Backups are good for you. Most people learn this the hard way (including me). Nowadays my Linux laptop automatically creates a full system snapshot every four hours by pushing changed files to an rsync daemon running on the server in my home network and creating a snapshot afterwards using the cp -al command (the article Easy Automated Snapshot-Style Backups with Linux and Rsync explains the basic technique). The server has a second disk attached which asynchronously copies from the main disk so that a single disk failure doesn't wipe all of my backups (the "time delayed replication" aspect has also proven to be very useful).

Okay, cool, now I have backups of everything, up to date and going back in time! But I'm running through disk space like crazy... A proper deduplicating filesystem would be awesome but I'm running crappy consumer grade hardware and e.g. ZFS has not been a good experience in the past. So I'm going to have to delete backups...

Deleting backups is never nice, but an easy and proper rotation scheme can help a lot. I wanted to keep things manageable so I wrote a Python script to do it for me. Over the years I actually wrote several variants. Because I kept copy/pasting these scripts around I decided to bring the main features together in a properly documented Python package and upload it to the Python Package Index_.

The rotate-backups package is currently tested on cPython 2.7, 3.5+ and PyPy (2.7). It's tested on Linux and Mac OS X and may work on other unixes but definitely won't work on Windows right now.

.. contents:: :local:

Features

Dry run mode Use it. I'm serious. If you don't and rotate-backups eats more backups than intended you have no right to complain ;-)

Flexible rotation Rotation with any combination of hourly, daily, weekly, monthly and yearly retention periods.

Fuzzy timestamp matching in filenames The modification times of the files and/or directories are not relevant. If you speak Python regular expressions, here is how the fuzzy matching works::

Required components.

(?P\d{4}) \D? (?P\d{2}) \D? (?P\d{2}) \D? (

  # Optional components.

■ ■ ■ ■ ■ ■ ■

Goal A
Arrange the part of the records that opens with the line containing "Would you say [177,162,275,290]: white" and runs through the end of the records as a Markdown table with the columns Row and Line, giving each non-blank line its own numbered row. Leave the pictures out.

Excerpt from a dataset:

■ ■ ■ ■ ■ ■ ■

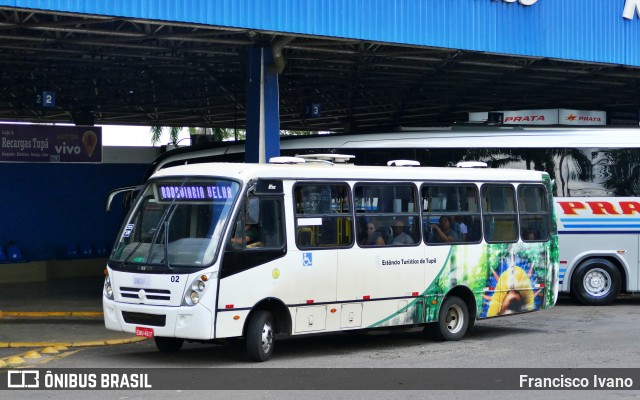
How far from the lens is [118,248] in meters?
12.6

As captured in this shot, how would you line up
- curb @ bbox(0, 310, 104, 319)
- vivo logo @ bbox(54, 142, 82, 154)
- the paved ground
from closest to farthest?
the paved ground < curb @ bbox(0, 310, 104, 319) < vivo logo @ bbox(54, 142, 82, 154)

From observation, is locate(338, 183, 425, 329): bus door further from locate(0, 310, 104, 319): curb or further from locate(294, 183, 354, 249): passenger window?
locate(0, 310, 104, 319): curb

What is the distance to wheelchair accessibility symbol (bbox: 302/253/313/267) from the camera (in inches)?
505

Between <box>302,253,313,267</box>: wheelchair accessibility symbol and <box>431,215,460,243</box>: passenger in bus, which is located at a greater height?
<box>431,215,460,243</box>: passenger in bus

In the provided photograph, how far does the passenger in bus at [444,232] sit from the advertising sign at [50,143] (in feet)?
43.6

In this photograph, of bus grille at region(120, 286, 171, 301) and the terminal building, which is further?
the terminal building

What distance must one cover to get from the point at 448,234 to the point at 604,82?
45.5 ft

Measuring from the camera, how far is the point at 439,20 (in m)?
19.2

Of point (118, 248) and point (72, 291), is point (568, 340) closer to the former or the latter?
point (118, 248)

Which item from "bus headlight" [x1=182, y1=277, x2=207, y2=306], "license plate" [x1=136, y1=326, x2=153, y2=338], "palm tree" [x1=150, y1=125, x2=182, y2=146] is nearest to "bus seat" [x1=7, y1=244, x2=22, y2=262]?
"license plate" [x1=136, y1=326, x2=153, y2=338]

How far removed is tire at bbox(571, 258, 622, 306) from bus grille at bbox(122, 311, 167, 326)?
10948mm

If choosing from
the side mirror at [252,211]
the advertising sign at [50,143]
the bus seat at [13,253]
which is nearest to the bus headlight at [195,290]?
the side mirror at [252,211]

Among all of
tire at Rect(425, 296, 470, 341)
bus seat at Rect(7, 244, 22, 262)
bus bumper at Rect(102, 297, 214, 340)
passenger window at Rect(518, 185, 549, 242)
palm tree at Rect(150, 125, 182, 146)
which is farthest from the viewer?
palm tree at Rect(150, 125, 182, 146)
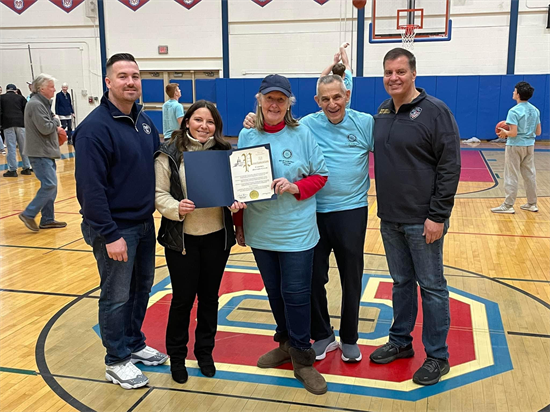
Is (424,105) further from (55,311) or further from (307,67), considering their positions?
(307,67)

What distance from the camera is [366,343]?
12.0 ft

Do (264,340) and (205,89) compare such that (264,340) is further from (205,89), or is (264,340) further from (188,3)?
(188,3)

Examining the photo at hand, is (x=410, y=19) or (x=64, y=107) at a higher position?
(x=410, y=19)

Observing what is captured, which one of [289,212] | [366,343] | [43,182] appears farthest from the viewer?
[43,182]

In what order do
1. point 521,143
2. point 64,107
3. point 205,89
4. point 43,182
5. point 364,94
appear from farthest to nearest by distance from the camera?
point 205,89 → point 364,94 → point 64,107 → point 521,143 → point 43,182

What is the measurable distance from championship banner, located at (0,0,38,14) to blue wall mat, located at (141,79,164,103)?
507 cm

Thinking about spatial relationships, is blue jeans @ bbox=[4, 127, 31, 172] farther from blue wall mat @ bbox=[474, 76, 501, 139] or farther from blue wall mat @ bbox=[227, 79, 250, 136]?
blue wall mat @ bbox=[474, 76, 501, 139]

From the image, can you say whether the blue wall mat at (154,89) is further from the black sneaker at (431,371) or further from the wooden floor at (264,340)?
the black sneaker at (431,371)

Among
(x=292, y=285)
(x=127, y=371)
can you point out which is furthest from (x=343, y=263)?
(x=127, y=371)

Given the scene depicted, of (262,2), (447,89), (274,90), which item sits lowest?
(274,90)

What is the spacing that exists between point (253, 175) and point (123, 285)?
38.7 inches

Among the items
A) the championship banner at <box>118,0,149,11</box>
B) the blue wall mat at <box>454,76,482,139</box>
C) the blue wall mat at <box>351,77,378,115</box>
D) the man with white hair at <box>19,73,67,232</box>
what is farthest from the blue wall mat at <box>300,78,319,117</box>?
the man with white hair at <box>19,73,67,232</box>

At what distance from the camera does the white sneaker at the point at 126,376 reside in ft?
10.1

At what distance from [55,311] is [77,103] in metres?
16.5
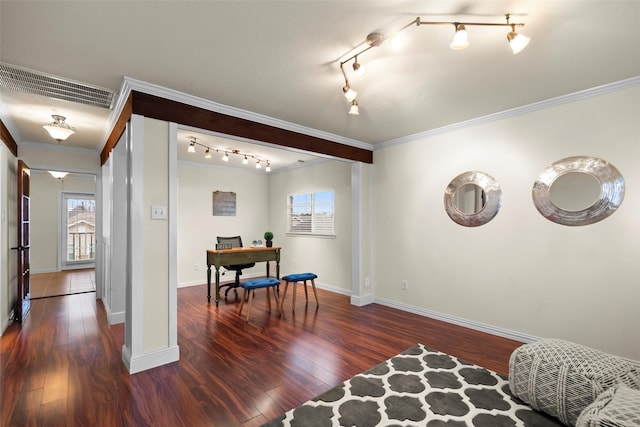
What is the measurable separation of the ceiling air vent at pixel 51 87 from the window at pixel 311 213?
3674 mm

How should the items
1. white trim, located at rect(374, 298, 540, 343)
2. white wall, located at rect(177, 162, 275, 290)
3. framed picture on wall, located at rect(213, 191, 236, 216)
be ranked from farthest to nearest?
framed picture on wall, located at rect(213, 191, 236, 216) < white wall, located at rect(177, 162, 275, 290) < white trim, located at rect(374, 298, 540, 343)

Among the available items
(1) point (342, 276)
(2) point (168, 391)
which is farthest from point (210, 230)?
(2) point (168, 391)

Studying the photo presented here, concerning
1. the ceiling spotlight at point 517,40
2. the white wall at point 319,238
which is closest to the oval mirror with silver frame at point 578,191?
the ceiling spotlight at point 517,40

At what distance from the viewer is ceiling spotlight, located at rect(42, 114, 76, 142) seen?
316 centimetres

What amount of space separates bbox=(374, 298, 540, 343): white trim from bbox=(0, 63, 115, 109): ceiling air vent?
4187 mm

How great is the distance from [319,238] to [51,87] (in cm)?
432

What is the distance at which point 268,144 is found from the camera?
11.3 feet

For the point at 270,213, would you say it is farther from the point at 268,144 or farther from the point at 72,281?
the point at 72,281

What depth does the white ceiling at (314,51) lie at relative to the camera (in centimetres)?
169

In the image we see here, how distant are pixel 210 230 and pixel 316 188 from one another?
2406 mm

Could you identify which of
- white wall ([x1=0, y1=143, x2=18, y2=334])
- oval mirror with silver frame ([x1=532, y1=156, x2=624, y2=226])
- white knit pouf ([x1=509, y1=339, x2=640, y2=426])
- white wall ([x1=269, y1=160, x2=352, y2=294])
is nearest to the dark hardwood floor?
white wall ([x1=0, y1=143, x2=18, y2=334])

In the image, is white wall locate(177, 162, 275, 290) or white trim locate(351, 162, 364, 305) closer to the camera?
white trim locate(351, 162, 364, 305)

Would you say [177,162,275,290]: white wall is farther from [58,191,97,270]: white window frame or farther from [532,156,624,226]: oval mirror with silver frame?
[532,156,624,226]: oval mirror with silver frame

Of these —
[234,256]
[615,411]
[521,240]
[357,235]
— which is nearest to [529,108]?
[521,240]
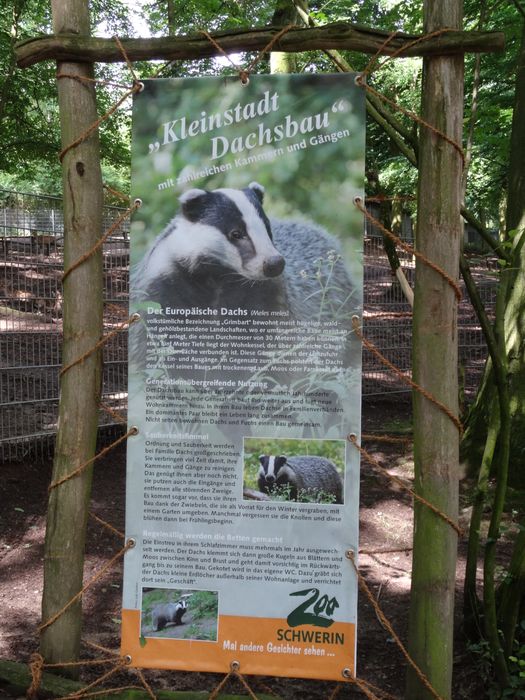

■ ■ ■ ■ ■ ■ ■

Goal B
Pick up the text on rotating backups after its last line and continue it.

Task answer A
| Row | Line |
|---|---|
| 1 | Would you say [177,162,275,290]: white wall is farther from [58,191,97,270]: white window frame or farther from [532,156,624,226]: oval mirror with silver frame? |
| 2 | [532,156,624,226]: oval mirror with silver frame |
| 3 | Of these — |
| 4 | [234,256] |
| 5 | [615,411] |
| 6 | [521,240] |
| 7 | [357,235] |
| 8 | — which is nearest to [529,108]? |
| 9 | [521,240] |

Task answer B
  (?P<hour>\d{2}) \D?
  (?P<minute>\d{2}) \D?
  (?P<second>\d{2})?

)?

All actions are logged Log messages are saved to the system log (e.g. /var/log/syslog) so you can retrace what happened when something seems to have gone wrong.

Installation

The rotate-backups package is available on PyPI_ which means installation should be as simple as:

.. code-block:: sh

$ pip install rotate-backups

There's actually a multitude of ways to install Python packages (e.g. the per user site-packages directory, virtual environments or just installing system wide) and I have no intention of getting into that discussion here, so if this intimidates you then read up on your options before returning to these instructions ;-).

Usage

There are two ways to use the rotate-backups package: As the command line program rotate-backups and as a Python API. For details about the Python API please refer to the API documentation available on Read the Docs_. The command line interface is described below.

Command line


.. A DRY solution to avoid duplication of the `rotate-backups --help' text:
..
.. [[[cog
.. from humanfriendly.usage import inject_usage
.. inject_usage('rotate_backups.cli')
.. ]]]

**Usage:** `rotate-backups [OPTIONS] [DIRECTORY, ..]`

Easy rotation of backups based on the Python package by the same name.

To use this program you specify a rotation scheme via (a combination of) the
``--hourly``, ``--daily``, ``--weekly``, ``--monthly`` and/or ``--yearly`` options and the
directory (or directories) containing backups to rotate as one or more
positional arguments.

You can rotate backups on a remote system over SSH by prefixing a DIRECTORY
with an SSH alias and separating the two with a colon (similar to how rsync
accepts remote locations).

Instead of specifying directories and a rotation scheme on the command line you
can also add them to a configuration file. For more details refer to the online
documentation (see also the ``--config`` option).

Please use the ``--dry-run`` option to test the effect of the specified rotation
scheme before letting this program loose on your precious backups! If you don't
test the results using the dry run mode and this program eats more backups than
intended you have no right to complain ;-).

**Supported options:**

.. csv-table::
   :header: Option, Description
   :widths: 30, 70


   "``-M``, ``--minutely=COUNT``","In a literal sense this option sets the number of ""backups per minute"" to
   preserve during rotation. For most use cases that doesn't make a lot of
   sense :-) but you can combine the ``--minutely`` and ``--relaxed`` options to
   preserve more than one backup per hour.  Refer to the usage of the ``-H``,
   ``--hourly`` option for details about ``COUNT``."
   "``-H``, ``--hourly=COUNT``","Set the number of hourly backups to preserve during rotation:
   
   - If ``COUNT`` is a number it gives the number of hourly backups to preserve,
     starting from the most recent hourly backup and counting back in time.
   - Alternatively you can provide an expression that will be evaluated to get
     a number (e.g. if ``COUNT`` is ""7 \* 2"" the result would be 14).
   - You can also pass ""always"" for ``COUNT``, in this case all hourly backups are
     preserved.
   - By default no hourly backups are preserved."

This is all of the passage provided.